▶ **YOUR INSTRUCTIONS**:
Format the stretch of material from the line containing "In the given image, among the given options" through the line containing "E) the dining" as a numbered list, omitting any blank lines.

▶ **MATERIAL TO PROCESS**:
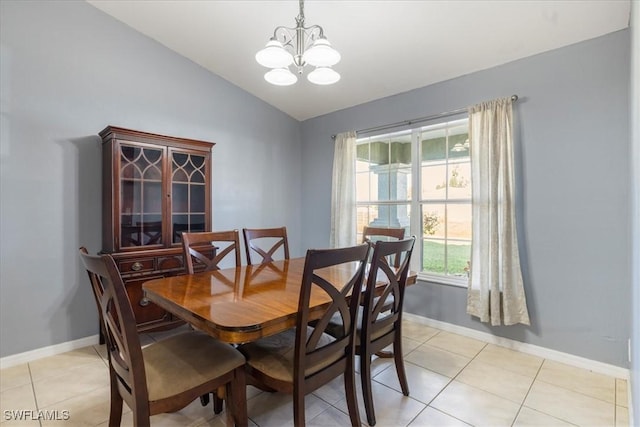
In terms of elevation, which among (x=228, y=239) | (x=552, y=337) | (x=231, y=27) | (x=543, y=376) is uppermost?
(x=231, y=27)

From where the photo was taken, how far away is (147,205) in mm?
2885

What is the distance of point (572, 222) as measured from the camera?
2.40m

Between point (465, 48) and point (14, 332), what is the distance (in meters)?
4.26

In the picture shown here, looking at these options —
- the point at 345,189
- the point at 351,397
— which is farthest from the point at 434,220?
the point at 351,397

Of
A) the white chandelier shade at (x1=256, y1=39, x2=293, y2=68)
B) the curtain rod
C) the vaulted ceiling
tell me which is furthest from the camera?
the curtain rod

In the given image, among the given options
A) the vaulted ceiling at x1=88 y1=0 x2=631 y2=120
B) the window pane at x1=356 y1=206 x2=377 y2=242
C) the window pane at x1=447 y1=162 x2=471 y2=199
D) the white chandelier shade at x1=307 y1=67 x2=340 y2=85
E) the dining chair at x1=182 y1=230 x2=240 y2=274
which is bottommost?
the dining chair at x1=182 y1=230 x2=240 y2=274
* * *
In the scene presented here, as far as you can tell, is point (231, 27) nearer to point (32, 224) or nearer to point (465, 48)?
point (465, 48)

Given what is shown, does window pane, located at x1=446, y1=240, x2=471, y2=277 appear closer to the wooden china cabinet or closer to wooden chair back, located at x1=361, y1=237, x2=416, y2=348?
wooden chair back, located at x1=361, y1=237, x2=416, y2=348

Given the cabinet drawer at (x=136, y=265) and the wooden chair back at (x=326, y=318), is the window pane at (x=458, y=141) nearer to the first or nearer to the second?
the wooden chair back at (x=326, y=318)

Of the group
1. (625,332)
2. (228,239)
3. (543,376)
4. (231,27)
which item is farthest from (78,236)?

▶ **RIGHT ANSWER**:
1. In the given image, among the given options
2. A) the vaulted ceiling at x1=88 y1=0 x2=631 y2=120
3. B) the window pane at x1=356 y1=206 x2=377 y2=242
4. C) the window pane at x1=447 y1=162 x2=471 y2=199
5. D) the white chandelier shade at x1=307 y1=67 x2=340 y2=85
6. E) the dining chair at x1=182 y1=230 x2=240 y2=274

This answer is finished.